EXCERPT TO READ
★ ★ ★ ★ ★ ★ ★
Strange altitude bumps with large quad

Hi,
this is something i first got back on 3.4.6 and i hoped to get rid of it with 3.5.
Currently running 3.5 RC7. RC7 runs great on a smaller quad i just build. But now i ran into some serious trouble with my large quad.

What i got: Took off in Alt Hold mode. As soon as the throttle was above center stick position the quad lifted instantly and very fast to about 5 meters. I pulled down the throttle but the quad stayed at the height for just a while. Than it started to gain altitude in just small steps and very instantly. Switched to loiter to try stabilize it. All with throttle nearly at minimum.
Next i encountered some rapid altitude changes. Managed to get it down a little and as soon as it was as near to the ground as i was comfortable with it i pulled the plug, motor emergency stop.

Reviewing the log i can’t make any sense of this behavior. The first, rapid, gaining of altitude is not shown in the log in the baro tab. I think it is shown with CTUN.ALT R. looks like the behavior. In comparison with that i looked at CTUN.ALT D which is far off. What i think is really odd is, that the BARO.Alt changes near to nothing during this. This value changed a lot later. Initial climb started at line 8526.
★ ★ ★ ★ ★ ★ ★
EXTRACTED DATA
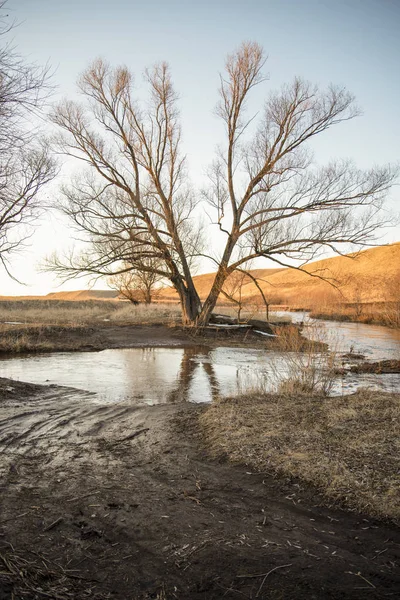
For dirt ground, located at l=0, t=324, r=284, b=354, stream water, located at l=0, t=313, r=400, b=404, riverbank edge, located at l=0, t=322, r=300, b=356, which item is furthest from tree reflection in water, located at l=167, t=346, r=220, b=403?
dirt ground, located at l=0, t=324, r=284, b=354

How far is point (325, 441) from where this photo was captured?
5.18m

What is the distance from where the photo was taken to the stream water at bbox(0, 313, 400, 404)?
30.4 ft

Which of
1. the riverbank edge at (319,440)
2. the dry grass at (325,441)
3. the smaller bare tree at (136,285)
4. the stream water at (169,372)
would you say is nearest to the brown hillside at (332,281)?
the smaller bare tree at (136,285)

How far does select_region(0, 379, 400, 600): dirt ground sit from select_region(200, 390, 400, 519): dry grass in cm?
23

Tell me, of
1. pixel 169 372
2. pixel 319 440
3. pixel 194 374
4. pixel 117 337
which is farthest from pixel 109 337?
pixel 319 440

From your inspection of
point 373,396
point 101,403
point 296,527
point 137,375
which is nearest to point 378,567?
point 296,527

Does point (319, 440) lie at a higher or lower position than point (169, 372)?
higher

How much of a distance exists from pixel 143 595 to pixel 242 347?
16.0 m

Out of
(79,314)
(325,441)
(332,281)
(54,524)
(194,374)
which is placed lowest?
(194,374)

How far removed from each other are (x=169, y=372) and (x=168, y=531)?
8.72 meters

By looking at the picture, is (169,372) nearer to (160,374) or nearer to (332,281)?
(160,374)

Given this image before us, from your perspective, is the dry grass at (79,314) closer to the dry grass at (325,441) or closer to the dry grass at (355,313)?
the dry grass at (325,441)

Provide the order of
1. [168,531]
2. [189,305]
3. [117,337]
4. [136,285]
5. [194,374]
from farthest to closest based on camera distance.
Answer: [136,285] → [189,305] → [117,337] → [194,374] → [168,531]

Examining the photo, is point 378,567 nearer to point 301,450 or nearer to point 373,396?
point 301,450
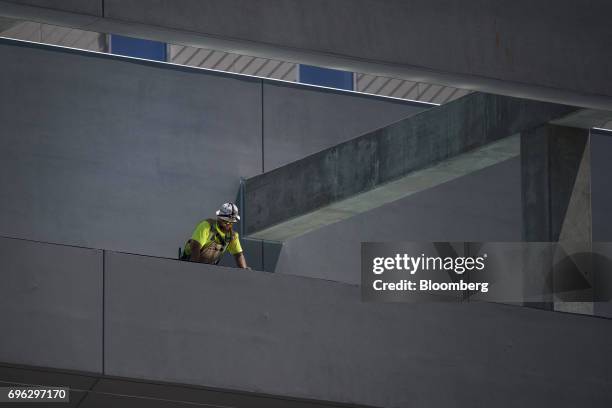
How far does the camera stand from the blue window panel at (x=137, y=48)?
75.5ft

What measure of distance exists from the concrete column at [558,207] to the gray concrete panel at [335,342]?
0.94 meters

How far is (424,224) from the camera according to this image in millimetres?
24781

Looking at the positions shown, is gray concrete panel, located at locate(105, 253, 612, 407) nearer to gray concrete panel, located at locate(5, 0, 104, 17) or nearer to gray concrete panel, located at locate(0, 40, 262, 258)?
gray concrete panel, located at locate(5, 0, 104, 17)

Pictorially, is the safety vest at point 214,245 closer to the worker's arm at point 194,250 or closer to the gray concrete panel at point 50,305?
the worker's arm at point 194,250

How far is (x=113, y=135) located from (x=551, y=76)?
30.6 ft

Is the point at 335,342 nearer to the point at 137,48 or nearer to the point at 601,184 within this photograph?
the point at 137,48

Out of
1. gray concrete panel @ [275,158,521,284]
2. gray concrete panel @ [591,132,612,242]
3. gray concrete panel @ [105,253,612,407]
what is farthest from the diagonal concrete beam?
gray concrete panel @ [591,132,612,242]

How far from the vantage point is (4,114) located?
71.6 ft

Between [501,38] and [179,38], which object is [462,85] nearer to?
[501,38]

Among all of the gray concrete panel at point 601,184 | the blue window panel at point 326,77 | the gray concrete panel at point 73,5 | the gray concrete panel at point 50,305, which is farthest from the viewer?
the gray concrete panel at point 601,184

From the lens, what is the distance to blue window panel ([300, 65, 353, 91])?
80.0ft

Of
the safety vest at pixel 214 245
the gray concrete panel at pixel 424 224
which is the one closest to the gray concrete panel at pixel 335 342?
the safety vest at pixel 214 245

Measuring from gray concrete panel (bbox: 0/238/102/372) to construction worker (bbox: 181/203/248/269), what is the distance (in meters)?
3.06

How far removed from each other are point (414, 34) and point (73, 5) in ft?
11.8
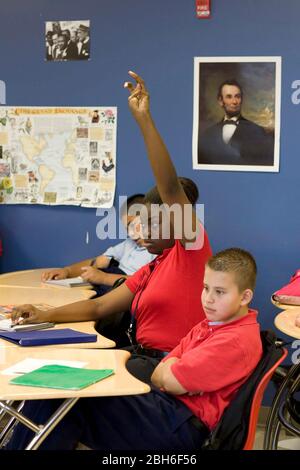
★ ★ ★ ★ ★ ★ ★
Continue the forum post above about the large quadcopter's sudden altitude changes, beginning right after its last sentence.

EXPECTED OUTPUT
I’m some kind of clueless. And a little afraid to fly again until i know what is going on.

I hope someone can see more in the logs than i do.
00000021.BIN (2.6 MB)

Forgot to mention, that i did a few flights without any problems. This behavior has grown through maybe 5 flights to this point. Started with rapid altitude gains in fast forward motion and ended in this case.

I have found that most issues with uncontrolled altitude change are due to vibes.
The typical symptom is it doesn’t seem to want to come down no matter how low you pull the throttle.
This happens most noticeably in any alt hold modes.
have a look at the Z Vibes.

The EKF primary also failed to initialise, not sure why, still learning about all this EKF stuff.
It could have been due to the vibes.

Ok, will have a look and another attempt to reduce the vibrations. After the Quad fell out of the sky there is some rebuilding to be done. Have to take care after deployment

If you get 2 of these you can match the bottom of top plates to the other set, to reduce the stress on the blue parts…, and get a massive reduction on overall vibrations…

You say to put together two “top parts” together? To get a linear allignment of the damper?

Yes, it takes the stress away…

Yes, Mike is right. It’s absolutely 100% the vibration levels on the Z-axis (i.e. vertical axis).

So the log shows quite consistently high vibration levels, over 70m/s/s and spiking up to 110m/s/s.

In general, below 30m/s/s is acceptable, 30~60m/s/s is in the “grey zone”, above 60m/s/s is definitely out of range and althold issues will likely occur.